Berthold Langguth - One of the best experts on this subject based on the ideXlab platform.

  • Trauma-Associated Tinnitus
    The Journal of head trauma rehabilitation, 2014
    Co-Authors: Peter M. Kreuzer, Michael Landgrebe, Veronika Vielsmeier, Tobias Kleinjung, Dirk De Ridder, Berthold Langguth
    Abstract:

    Up to 53% of individuals suffering from traumatic brain injuries develop tinnitus. To review the current literature on trauma-associated tinnitus in order to provide orientation for the clinical management of patients with trauma-associated tinnitus. A systematic literature search has been conducted in PubMed database applying the search terms posttraumatic tinnitus and trauma-associated tinnitus. Results have been complemented by related studies, book chapters, and the authors' clinical experience.
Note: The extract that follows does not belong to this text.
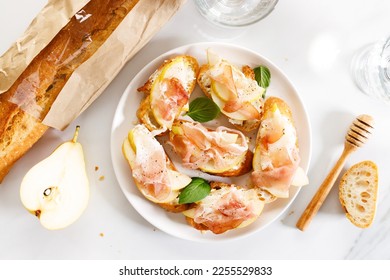 Small crostini appetizers with sliced pear and smoked ham on white plate. Closeup. - Shutterstock ID 2255529833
Not only mechanical, pressure-related, or noise-related head traumata but also neck injuries and emotional trauma can cause tinnitus. Exact diagnosis is essential. Disorders such as ossicular chain disruption, traumatic Eardrum Perforation, or perilymphatic fistula can be surgically treated. It should also be considered that pulsatile tinnitus can be a sign of life-threatening disorders such as carotid cavernous fistulas, arteriovenous malformations, and carotid dissections. Also, posttraumatic stress disorder should be taken into consideration as a potential contributing factor. There is an evident mismatch between the high incidence of trauma-associated tinnitus and scarce literature on the topic. A consistent and-at best-standardized assessment of tinnitus- and hearing-related sequelae of trauma is recommended both for the improvement of clinical care and for a deeper understanding of the various pathophysiological mechanisms of trauma-associated tinnitus.